Some of the key themes from focus group interviews:

I'm thinking about the interview that I had with Jon Udell where we talked a lot about the job of educating people about the possibilities of new technologies like Web 2.0 tools. We also talked about the challenges of making leap from Web 1.0 to Web 2.0 in terms of personal learning. There is a chicken and the egg problem. To learn about web2.0 and feel comfortable, you need to experience it.

The recommendations in the report call for more institutionalized capacity building programs around Web2.0.

Jeremiah Owyang lay out a set of social media adoption questions that corporations ask:

2005: What is Social Media?
2006: Why does it matter?
2007: What does it mean to my business?
2008: How do I do it right?
2009: How do I integrate across the Enterprise

If we look at the these questions in terms of the nonprofit sector, I think nonprofits are lagging at least one or two years behind. Nonprofits are still struggling to answer to the "What it is and why it matters" questions. Early reactions to the report are in from a few who work in the nonprofit technology field. Jon Stahl speculates about how nonprofit technology providers cause the anxiety versus alleviate it. David Geilhufe says productize!

The Technovist raises some questions about why the fear of change holds back adoption and suggests that the resistance isn't necessarily tied to specific tools, but more about giving control of direction setting and activities to individual constituents.

In decades past these organizations served as the direction setter, deciding on the agenda and dispatching activists to carry out a predetermined program.
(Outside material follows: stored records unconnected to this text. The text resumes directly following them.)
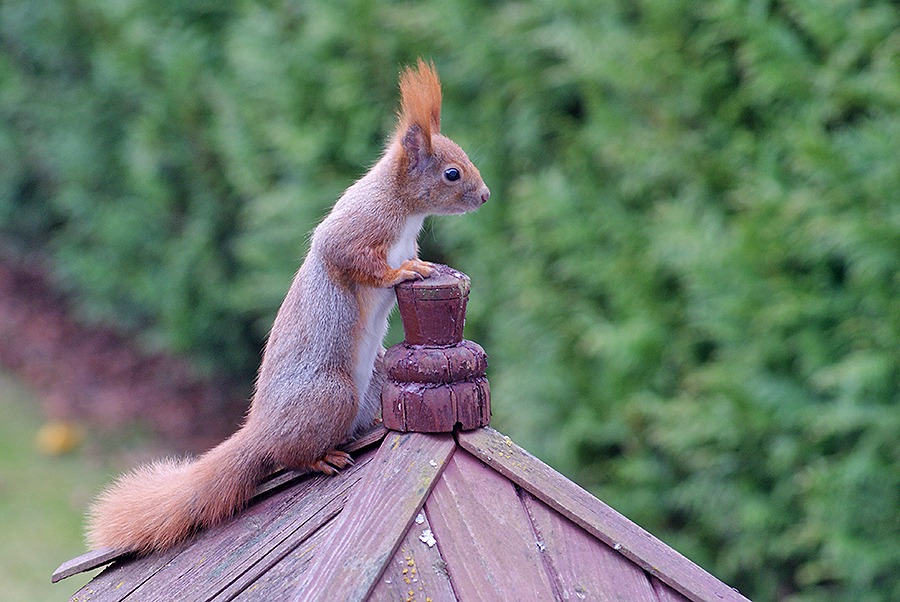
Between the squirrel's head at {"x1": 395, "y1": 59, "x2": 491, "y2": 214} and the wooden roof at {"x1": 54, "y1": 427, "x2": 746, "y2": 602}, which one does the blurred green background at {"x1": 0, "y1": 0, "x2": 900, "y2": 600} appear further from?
the wooden roof at {"x1": 54, "y1": 427, "x2": 746, "y2": 602}

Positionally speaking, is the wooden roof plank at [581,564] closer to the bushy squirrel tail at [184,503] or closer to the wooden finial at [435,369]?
the wooden finial at [435,369]

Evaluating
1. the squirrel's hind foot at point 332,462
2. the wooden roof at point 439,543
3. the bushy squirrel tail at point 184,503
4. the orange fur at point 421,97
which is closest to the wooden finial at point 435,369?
the wooden roof at point 439,543

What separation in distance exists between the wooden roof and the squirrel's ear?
518mm

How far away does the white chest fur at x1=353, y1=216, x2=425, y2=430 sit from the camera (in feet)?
4.90

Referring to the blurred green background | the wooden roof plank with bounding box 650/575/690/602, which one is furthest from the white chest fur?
the blurred green background

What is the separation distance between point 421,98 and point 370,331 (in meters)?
0.37

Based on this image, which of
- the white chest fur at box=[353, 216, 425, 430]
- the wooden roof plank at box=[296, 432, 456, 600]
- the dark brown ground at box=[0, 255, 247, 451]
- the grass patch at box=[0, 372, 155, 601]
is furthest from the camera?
the dark brown ground at box=[0, 255, 247, 451]

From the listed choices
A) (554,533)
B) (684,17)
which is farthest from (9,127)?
(554,533)

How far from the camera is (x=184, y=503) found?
137 centimetres

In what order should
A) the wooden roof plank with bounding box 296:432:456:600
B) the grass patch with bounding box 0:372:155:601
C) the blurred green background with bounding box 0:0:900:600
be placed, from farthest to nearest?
the grass patch with bounding box 0:372:155:601, the blurred green background with bounding box 0:0:900:600, the wooden roof plank with bounding box 296:432:456:600

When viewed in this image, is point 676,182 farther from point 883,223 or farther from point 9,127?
point 9,127

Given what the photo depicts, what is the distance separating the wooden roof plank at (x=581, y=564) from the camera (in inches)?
45.2

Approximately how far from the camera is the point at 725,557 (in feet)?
9.91

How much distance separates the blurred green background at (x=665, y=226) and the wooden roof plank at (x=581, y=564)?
140cm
For many years this was the way to go but now because of increased and easily accessible social connectivity a top down method feels stale and is increasingly inefficient in creating social change.
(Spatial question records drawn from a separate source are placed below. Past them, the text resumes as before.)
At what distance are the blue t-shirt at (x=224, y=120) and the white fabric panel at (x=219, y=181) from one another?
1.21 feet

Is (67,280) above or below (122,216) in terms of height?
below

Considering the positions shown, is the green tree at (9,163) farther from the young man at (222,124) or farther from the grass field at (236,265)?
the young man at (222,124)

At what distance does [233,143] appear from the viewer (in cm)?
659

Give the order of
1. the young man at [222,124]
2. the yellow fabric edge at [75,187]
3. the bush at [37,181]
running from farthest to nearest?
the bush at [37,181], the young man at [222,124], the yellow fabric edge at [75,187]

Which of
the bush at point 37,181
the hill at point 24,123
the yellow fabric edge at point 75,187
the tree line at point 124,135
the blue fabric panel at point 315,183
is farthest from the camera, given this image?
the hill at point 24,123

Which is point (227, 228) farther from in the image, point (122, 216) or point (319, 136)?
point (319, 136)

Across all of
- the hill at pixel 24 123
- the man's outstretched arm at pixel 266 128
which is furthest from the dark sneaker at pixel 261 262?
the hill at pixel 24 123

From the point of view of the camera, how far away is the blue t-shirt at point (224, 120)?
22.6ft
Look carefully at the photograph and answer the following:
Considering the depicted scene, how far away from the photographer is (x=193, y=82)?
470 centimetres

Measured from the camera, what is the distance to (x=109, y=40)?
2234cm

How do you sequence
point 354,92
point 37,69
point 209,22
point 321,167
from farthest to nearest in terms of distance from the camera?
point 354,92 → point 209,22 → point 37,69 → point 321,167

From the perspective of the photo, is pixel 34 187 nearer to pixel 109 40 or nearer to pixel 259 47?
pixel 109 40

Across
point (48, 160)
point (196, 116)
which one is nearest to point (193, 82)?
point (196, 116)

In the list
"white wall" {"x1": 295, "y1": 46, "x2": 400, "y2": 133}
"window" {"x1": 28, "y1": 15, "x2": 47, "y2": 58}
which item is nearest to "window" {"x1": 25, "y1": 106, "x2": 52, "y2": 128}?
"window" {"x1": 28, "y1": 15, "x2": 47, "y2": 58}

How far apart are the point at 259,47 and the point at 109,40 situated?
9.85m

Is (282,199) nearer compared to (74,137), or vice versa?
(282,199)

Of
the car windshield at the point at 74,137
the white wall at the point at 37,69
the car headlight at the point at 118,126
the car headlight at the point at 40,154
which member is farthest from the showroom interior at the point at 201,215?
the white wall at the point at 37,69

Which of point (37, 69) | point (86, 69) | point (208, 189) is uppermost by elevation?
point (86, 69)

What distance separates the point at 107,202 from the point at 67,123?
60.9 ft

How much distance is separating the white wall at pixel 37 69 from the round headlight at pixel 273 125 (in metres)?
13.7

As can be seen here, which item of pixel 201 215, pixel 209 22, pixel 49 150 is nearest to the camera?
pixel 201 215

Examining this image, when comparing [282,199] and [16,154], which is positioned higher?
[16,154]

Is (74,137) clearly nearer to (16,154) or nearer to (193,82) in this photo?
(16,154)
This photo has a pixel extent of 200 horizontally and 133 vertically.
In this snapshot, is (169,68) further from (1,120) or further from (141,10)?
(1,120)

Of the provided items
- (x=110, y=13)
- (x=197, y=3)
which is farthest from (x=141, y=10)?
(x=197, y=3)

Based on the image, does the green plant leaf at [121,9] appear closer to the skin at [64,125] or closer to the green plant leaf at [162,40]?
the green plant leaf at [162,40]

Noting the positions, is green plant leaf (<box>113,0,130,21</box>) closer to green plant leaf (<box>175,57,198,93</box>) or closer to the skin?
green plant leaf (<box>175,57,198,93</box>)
Human rights organizations need to adopt the new model developed by nonprofits like Kiva, which connects individuals to entrepreneurs in the developing world and offers infrastructure and due diligence but also gives its supporters freedom to make their own choices and to set their own directions for support. With Web 2.0 activist organizations need to increasingly adopt the role of convener and connector supporting rather than dictating the work of activists. Holding onto a position of top down authority will only end with a dissatisfied constituency moving to another more empowering organization.